Так проходили целые часы. Солнце уже перешло зенит и смотрело на эту битву бессветное, багровое, дымное, точно заслоненное заревом. Около трех часов пополудни грохот пушек был так ужасен, что в крепости невозможно было расслышать даже громкого крика. Воздух в замке накалился, как в печке. Вода, которой поливали пушки, моментально испарялась, и пар этот, смешиваясь с дымом, заслонял солнечный свет. А пушки все гремели.
В четвертом часу у турок были разбиты три больших орудия. Несколько минут спустя была разбита и мортира, которая стояла недалеко от пушек. Канониры гибли, как мухи. С каждой минутой становилось очевидным, что этот неприступный замок берет верх в борьбе, что он заглушит гром турецких орудий и скажет последнее слово победы.
Турецкий огонь стал понемногу ослабевать.
– Скоро конец! – крикнул изо всех сил своей груди Володыевский на ухо Кетлингу, желая, чтобы он расслышал его среди пушечных залпов.
– Я тоже думаю. Завтра или дольше!
– Может быть, дольше. Но сегодня победа за нами!
– И благодаря нам!
– Нам надо подумать об этой новой мине.
Турецкий огонь все ослабевал.
– Стреляй из пушек! – крикнул Володыевский.
И бросился к канонирам.
– Огня, ребята, – крикнул он, – пока не затихнет последнее турецкое орудие. Во славу Пречистой Девы! Во славу Речи Посполитой!
Солдаты, видя, что штурм близится к концу, ответили громким радостным криком и с еще большим жаром начали стрелять в сторону турецких шанцев.
– Вечернюю зорю, собаки, зорю вечернюю вам сыграем! – воскликнули солдаты.
Вдруг случилось что-то странное. Все турецкие пушки сразу умолкли, словно по чьему-то мановению. Утихли и янычарки в новом замке. Старая крепость гремела еще некоторое время, но, наконец, офицеры стали переглядываться друг с другом и спрашивать в недоумении:
– Что такое? Что случилось?
Кетлинг, несколько встревоженный, тоже прекратил стрельбу. Один из офицеров сказал вслух:
– Под нас мину подвели и хотят взорвать, что ли?
Володыевский, окинув офицера грозным взором, сказал ему:
– Подкоп еще не окончен, а если и кончен, то от взрыва пострадает только левая сторона замка. Но даже в развалинах мы будем защищаться до последнего издыхания. Вы поняли?

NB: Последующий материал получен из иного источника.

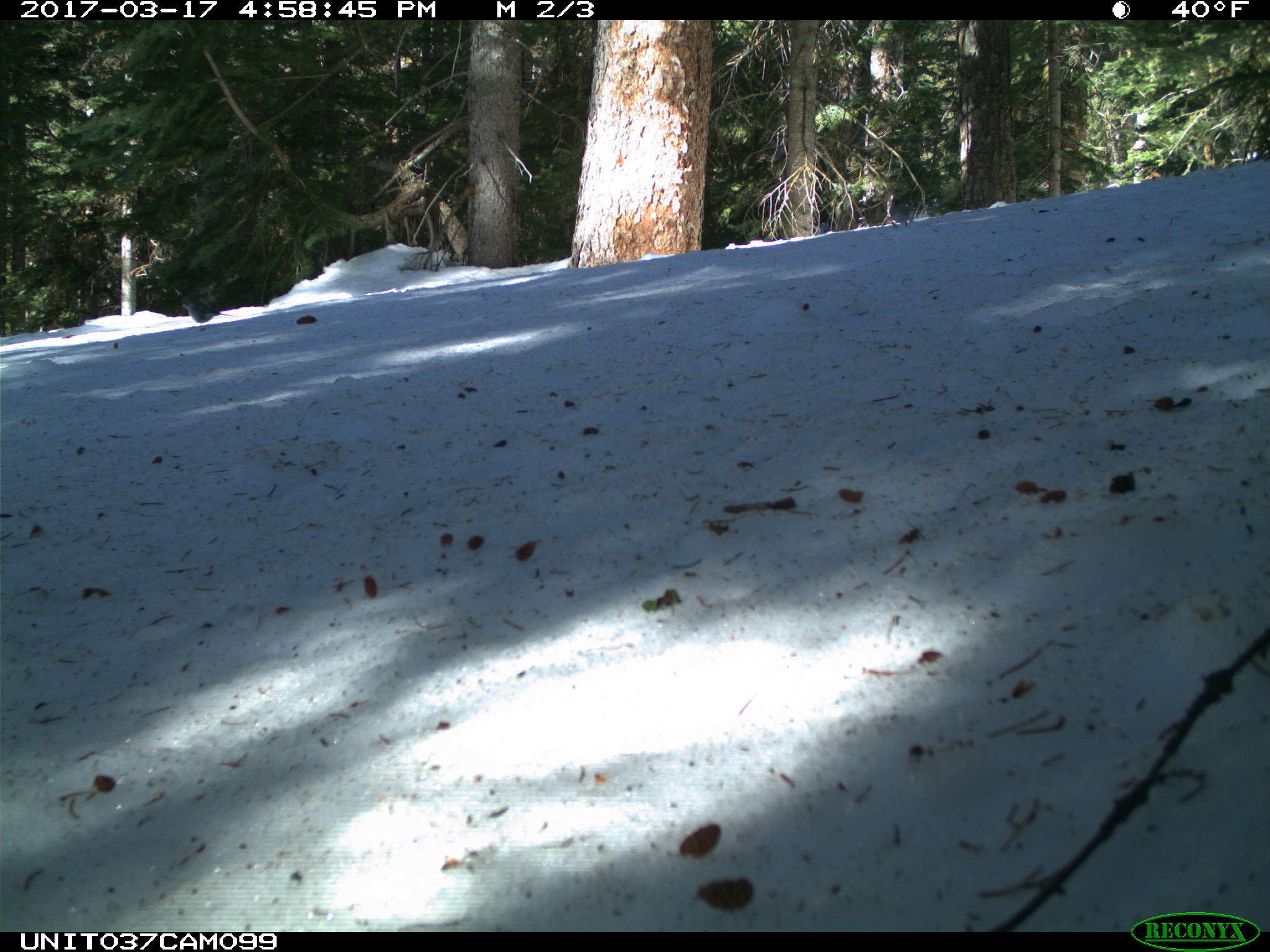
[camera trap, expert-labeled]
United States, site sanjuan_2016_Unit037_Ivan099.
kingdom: Animalia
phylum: Chordata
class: Aves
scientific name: Aves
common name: birds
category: unidentified bird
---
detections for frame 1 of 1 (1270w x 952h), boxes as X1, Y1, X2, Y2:
animal: 180, 300, 233, 327; 889, 197, 910, 229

После этого наступила тишина, которую не нарушил ни один выстрел ни в городе, ни в турецких шанцах. После грохота, от которого дрожали стены и земля, в этой тишине было нечто торжественное и вместе с тем зловещее. Все с напряжением смотрели в ту сторону, где находились турецкие окопы, но за облаками дыма ничего нельзя было разглядеть. Вдруг с левой стороны крепости послышались равномерные удары ломов.
– Я говорил, что мину только подводят! – заметил Володыевский.
И он обратился к Люсне:
– Вахмистр! Возьми двадцать человек и осмотри тотчас же новый замок.
Опять наступила тишина, нарушаемая лишь предсмертными хрипами, икотой умирающих и ударами под землею.
Они ждали довольно долго; наконец вернулся вахмистр.
– Пан комендант, – сказал он, – в новом замке нет ни души.
Володыевский с удивлением взглянул на Кетлинга.
– Уж не сняли ли они осаду? Сквозь дым ничего нельзя разглядеть.
Наконец дым развеяло порывом ветра, и из его облаков показался город.
Вдруг с башни кто-то крикнул ужасным, испуганным голосом:
– На воротах белое знамя! Мы сдаемся!
Услыхав это, офицеры и солдаты оглянулись на город. Недоумение и изумление отразилось на их лицах, слова замерли на устах, и сквозь облака дыма они продолжали смотреть на город.
В городе на Русских и Ляшских воротах действительно развевались белые знамена, виднелось и еще одно знамя на башне Батория.
Лицо маленького рыцаря вдруг побледнело и стало таким же белым, как те развевающиеся знамена.
– Ты видишь, Кетлинг, – прошептал он, обращаясь к товарищу.
– Вижу! – ответил Кетлинг.
Несколько минут они безмолвно смотрели друг другу в глаза и сказали ими все, что могли сказать такие два рыцаря без страха и упрека, которые никогда в жизни не нарушали своего слова и которые поклялись перед алтарем скорее погибнуть, чем сдать замок неприятелю. И вот теперь после такой обороны, после такой борьбы, напоминающей осаду Збаража, теперь, когда штурм был отбит и победа была за ними, им приказывают нарушить клятву, сдать крепость и жить.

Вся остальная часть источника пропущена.